João Sicsú: É só precarização. Formalização só se for junto com a precarização, só assim para ter alguma chance de se concretizar. Antes se podia ter uma empregada doméstica informal, ainda que se corresse algum risco, já que a lei é mais clara e objetiva hoje em dia, mas de qualquer maneira o patrão podia ter uma doméstica informal. Agora basta formalizar como prestadora de serviços na forma de Pessoa Jurídica.
Pode até aumentar a formalização da precarização, mas não a formalização com direitos trabalhistas e sociais. Bem ao contrário, isso certamente vai diminuir. É possível que as domésticas não formalizadas virem PJ, portanto, formaliza-se a precarização. Pessoa jurídica é uma empresa; empresas não tiram férias, não têm 13º salario, não têm licença maternidade, empresas não ficam grávidas.
Correio da Cidadania: Como isso deve incidir na arrecadação previdenciária? A porteira da Reforma da Previdência foi aberta de vez?
João Sicsú: Vai cair toda a arrecadação, não só previdenciária. Vai acontecer que o mercado doméstico ficará mais fraco pela queda generalizada dos salários, o que significa que os estados da federação vão sofrer, já que o ICMS será menor. Os lucros de quem produz para o mercado interno serão menores, portanto, PIS, COFINS - que deveriam ser previdenciários, mas entram no bolo da arrecadação do Tesouro - também irão cair.
Não é só a Previdência, mas toda a máquina publica sofrerá queda de arrecadação. O trabalhador quando formalizado em carteira faz uma série de recolhimentos. Quando ele passar para PJ, arrecadará muito menos impostos, o que significa queda de receitas em todos os níveis, municipal, estadual e federal. O Brasil vai ser um mundo de milhões de trabalhadores precarizados e pauperizados, a receber e consumir menos.
Correio da Cidadania: Bem ou mal, poderá haver alguma recuperação do emprego e da renda? O que você prevê para a economia brasileira no próximo período?

MATERIAL FORNECIDO -
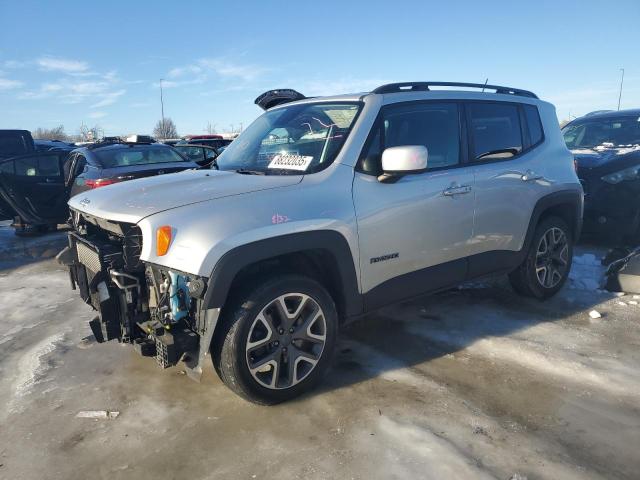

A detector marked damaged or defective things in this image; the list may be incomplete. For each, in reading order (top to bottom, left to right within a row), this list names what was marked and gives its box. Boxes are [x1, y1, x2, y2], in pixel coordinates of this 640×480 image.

INSTRUÇÕES DA TAREFA - De acordo com o texto citado, qual tributo será menor para os estados da federação com o enfraquecimento do mercado doméstico? A listagem não guarda relação com o texto citado.

RESPOSTA - O ICMS.